At the top of the mesa, the back side of Rebel Hill was deserted. When he stopped there long enough, he would see the prairie dogs. At first there was no sign of them, no movement whatsoever, save the overgrown grasses bending softly to the breeze. After fifteen minutes of silence, they began to scurry about the clumps of mountain aster, foraging for food, socializing, grooming each other, fattening up for the winter. Six months after the tragedy, Mr. D had run into a Japanese film crew up there, enraptured by the charming rodents. The crew had come to shoot a documentary about the massacre; they had expected teen angst and American social Darwinism. They were seduced by the tranquillity--less than a hundred yards from the school. They shot hours of footage of the twelve-inch prairie dogs.
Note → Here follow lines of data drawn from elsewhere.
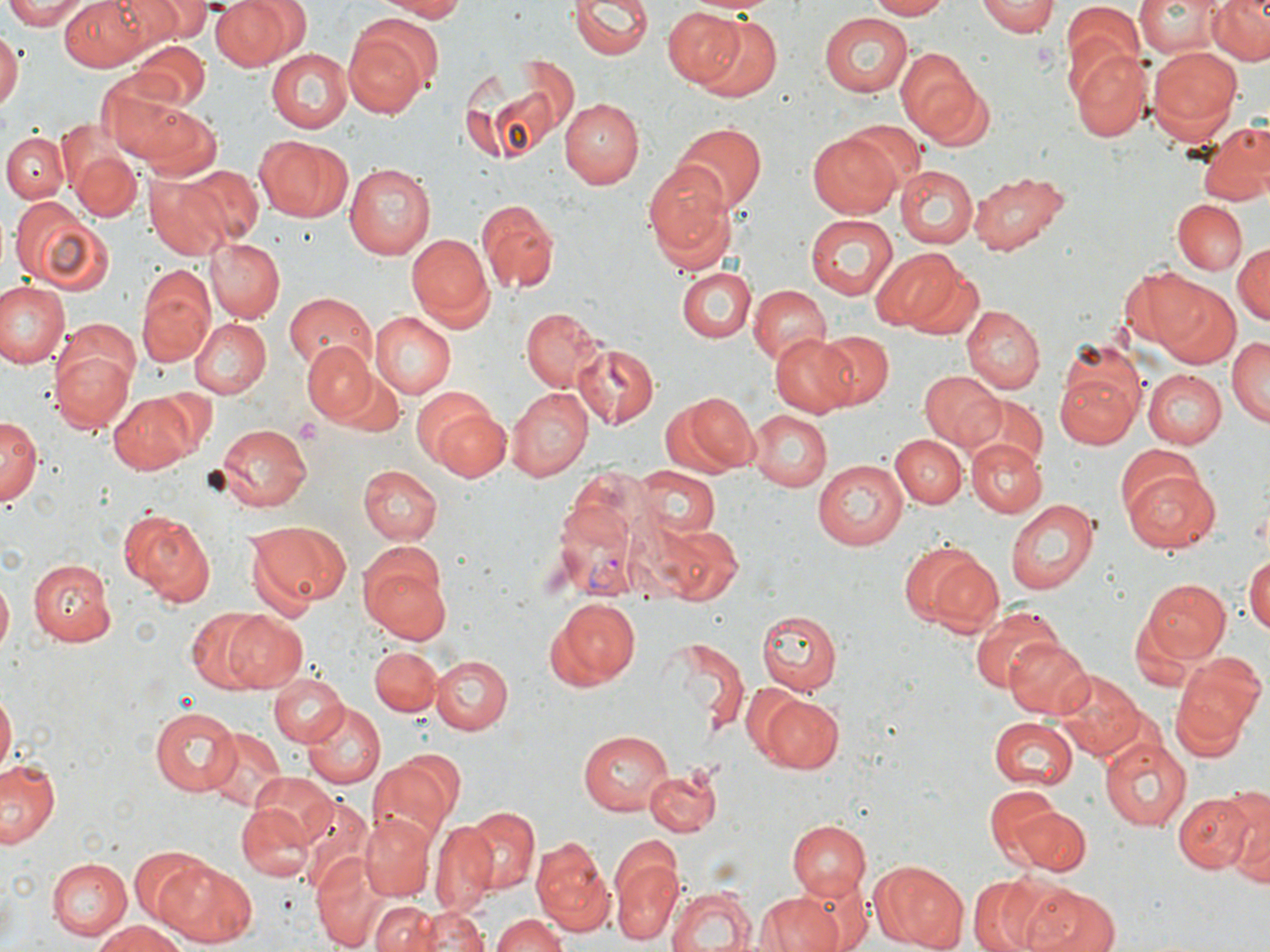

Plasmodium vivax.

Approximate bounding boxes as (x1, y1, x2, y2) in pixels. Platelet locations: (292, 417, 321, 446). Plasmodium vivax-infected red blood cell locations: (551, 498, 642, 600). Uninfected red blood cell locations: (3, 0, 92, 27), (59, 0, 152, 70), (113, 0, 205, 41), (211, 0, 299, 72), (374, 0, 469, 21), (562, 0, 733, 66), (571, 0, 652, 60), (867, 0, 952, 20), (976, 0, 1057, 38), (1135, 0, 1224, 57), (1205, 0, 1270, 66), (1060, 1, 1143, 92), (662, 5, 747, 88), (688, 12, 785, 105), (820, 14, 912, 98), (343, 19, 438, 117), (0, 32, 20, 114), (130, 39, 210, 109), (1146, 45, 1244, 145), (895, 47, 991, 149), (1070, 47, 1152, 141), (266, 48, 354, 134), (101, 75, 206, 166), (472, 81, 563, 168), (127, 99, 224, 179), (559, 99, 644, 189), (843, 120, 925, 199), (1194, 122, 1270, 206), (675, 124, 765, 218), (3, 133, 70, 203), (806, 133, 902, 218), (258, 136, 353, 223), (71, 150, 141, 220), (644, 161, 737, 262), (342, 164, 434, 260), (180, 165, 262, 244), (896, 167, 978, 248), (968, 168, 1068, 255), (143, 170, 235, 259), (6, 195, 116, 299), (1173, 200, 1248, 275), (477, 202, 557, 294), (805, 213, 897, 300), (407, 233, 493, 325), (204, 238, 285, 323), (1232, 239, 1269, 329), (870, 249, 964, 331), (136, 263, 217, 367), (1118, 265, 1216, 355), (904, 267, 985, 342), (678, 269, 754, 343), (0, 280, 68, 371), (747, 283, 829, 364), (1157, 284, 1240, 369), (283, 292, 377, 373), (962, 305, 1045, 394), (519, 307, 608, 392), (371, 309, 458, 399), (379, 310, 482, 458), (188, 317, 271, 398), (815, 330, 896, 408), (771, 335, 859, 417), (1227, 337, 1269, 427), (573, 341, 660, 429), (302, 342, 376, 419), (51, 346, 137, 431), (1056, 365, 1145, 449), (337, 368, 406, 440), (1141, 369, 1225, 448), (918, 370, 1005, 449), (504, 389, 590, 482), (681, 389, 810, 489), (664, 391, 757, 476), (107, 392, 203, 473), (967, 396, 1048, 476), (426, 405, 511, 482), (746, 408, 832, 491), (0, 412, 40, 506), (212, 422, 311, 512), (889, 433, 967, 507), (967, 440, 1047, 519), (1117, 443, 1207, 522), (814, 459, 909, 549), (1121, 465, 1220, 554), (360, 466, 441, 544), (633, 466, 718, 537), (1005, 499, 1099, 596), (120, 509, 214, 607), (243, 518, 349, 615), (661, 525, 742, 606), (897, 541, 999, 635), (359, 551, 454, 644), (1245, 555, 1270, 641), (27, 557, 116, 643), (0, 573, 12, 660), (1137, 578, 1232, 662), (546, 598, 640, 691), (968, 604, 1063, 693), (185, 608, 269, 692), (755, 608, 844, 696), (220, 612, 306, 692), (1004, 637, 1094, 719), (664, 638, 750, 734), (369, 645, 442, 715), (431, 655, 513, 735), (1169, 657, 1264, 751), (1055, 673, 1146, 760), (267, 674, 349, 748), (0, 691, 17, 776), (758, 692, 843, 772), (302, 702, 383, 786), (149, 708, 239, 797), (989, 717, 1078, 789), (203, 727, 287, 813), (579, 729, 672, 815), (1101, 737, 1191, 830), (1, 757, 62, 848), (368, 762, 454, 851), (644, 765, 722, 835), (248, 771, 339, 850), (1225, 782, 1269, 886), (984, 786, 1067, 874), (1172, 790, 1256, 871), (294, 794, 372, 891), (237, 804, 315, 884), (1009, 805, 1091, 877), (460, 806, 540, 894), (359, 815, 435, 898), (785, 819, 873, 897), (430, 821, 497, 913), (533, 836, 612, 932), (128, 847, 211, 925), (310, 849, 389, 949), (612, 849, 682, 946), (47, 856, 132, 940), (154, 859, 257, 947), (867, 862, 967, 951), (784, 870, 871, 952), (972, 873, 1082, 952), (1021, 883, 1121, 952), (667, 886, 756, 952), (755, 889, 849, 952), (371, 900, 440, 952), (419, 906, 489, 952), (492, 913, 570, 952), (95, 919, 190, 952). May-Grünwald-Giemsa-stained preparation. Captured at 1000x magnification. Single field of view. Thin blood smear. Image is 1270×952 pixels. Light microscopy.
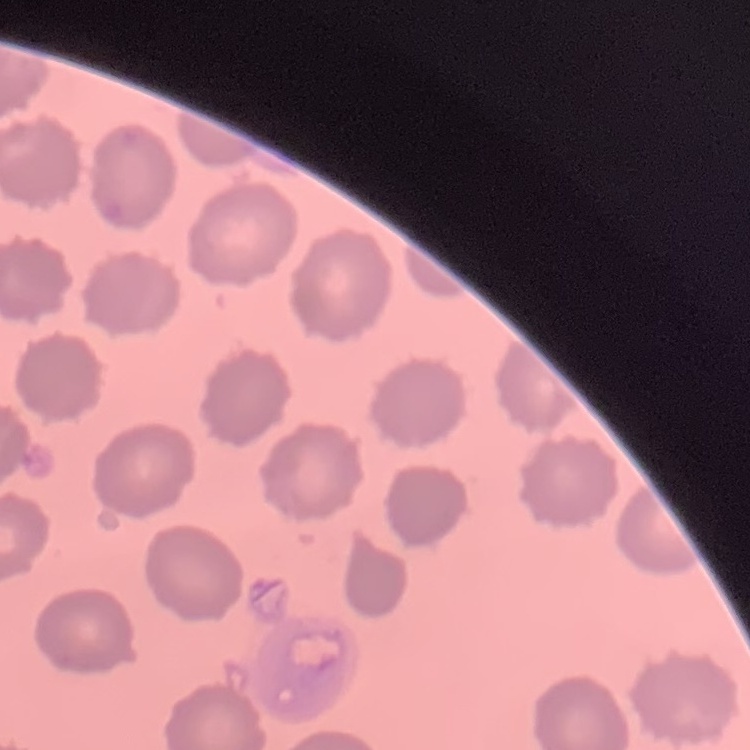
Summary:
  - Erythrocyte morphology: no rouleaux formation
  - Image type: one tile cut from a larger photomicrograph
  - Preparation: thin blood smear
  - Stain: Field's or Giemsa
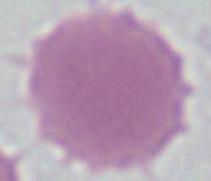 Captured at 1000x magnification. An erythrocyte is seen. Micrograph.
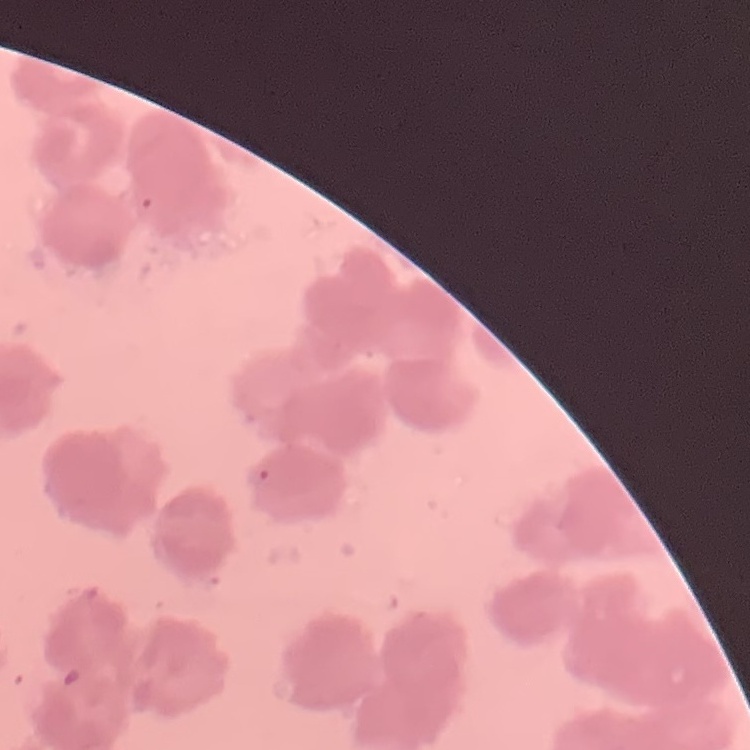 The erythrocytes exhibit rouleaux formation. Square crop of a larger photomicrograph. Field's or Giemsa stain. Thin blood film.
Identify the preparation type.
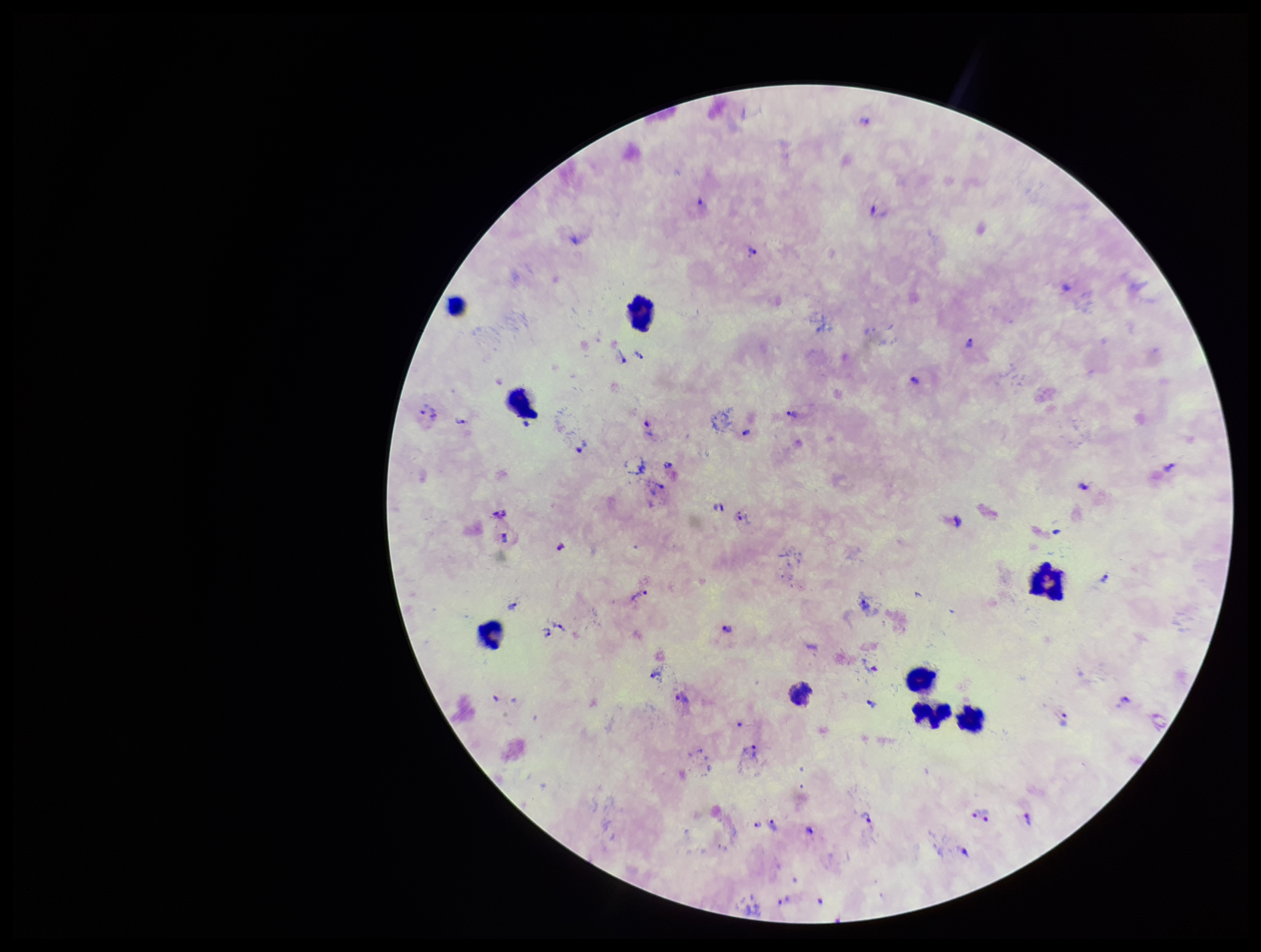
A thick smear.

Smartphone photograph taken through the eyepiece of a microscope. Plasmodium parasites: seen. Image is 1261×952 pixels. Parasite count: 41. Stained with Giemsa. Species reported for this patient: Plasmodium vivax. Leukocyte count: 9. Patient malaria status: positive. Single field of view.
The Japanese crew saw this place somewhat differently than Americans did. Their depiction was by turns tumultuous, brutal, explosive, and serene.

____

School shooters faded as a national fear for a while. They worsened in Europe. They returned to the States in an uglier form in the fall of 2006, when a spate of adult killers realized that a school setting would reap attention. There were four shootings in a three-week span, beginning in late August 2006. The shooters used various tactics to resemble the Columbine killers, including trench coats and Web sites mentioning them by name. They appeared to see Eric and Dylan's legacy as a marketing opportunity. National attention focused on five girls killed in a one-room Amish school in Pennsylvania. But in Denver, the Platte Canyon shooting was particularly tough.

Platte Canyon High School was just one county over, and the police force so small that the Jeffco sheriff commanded the response team. It was a big national story for a few hours; then it was over. In Jeffco, it hit much harder. The Denver TV stations stayed live with the story all afternoon. Everyone was transfixed. This time it was a hostage standoff, and the SWAT team did rush the building. The gunman had only two girls left at that point. When the cops rushed in, he shot one in the head, then took care of himself. He died instantly, but the victim was medevaced out. The city watched her helicopter take off and land on the rooftop of St. Anthony's; then viewers waited, hoping, for two hours. Doctors held a press conference early in the evening. She'd never had a chance.

The next morning's
Rocky Mountain News
was filled with photos eerily like April 20: survivors sobbing, praying, holding on tight.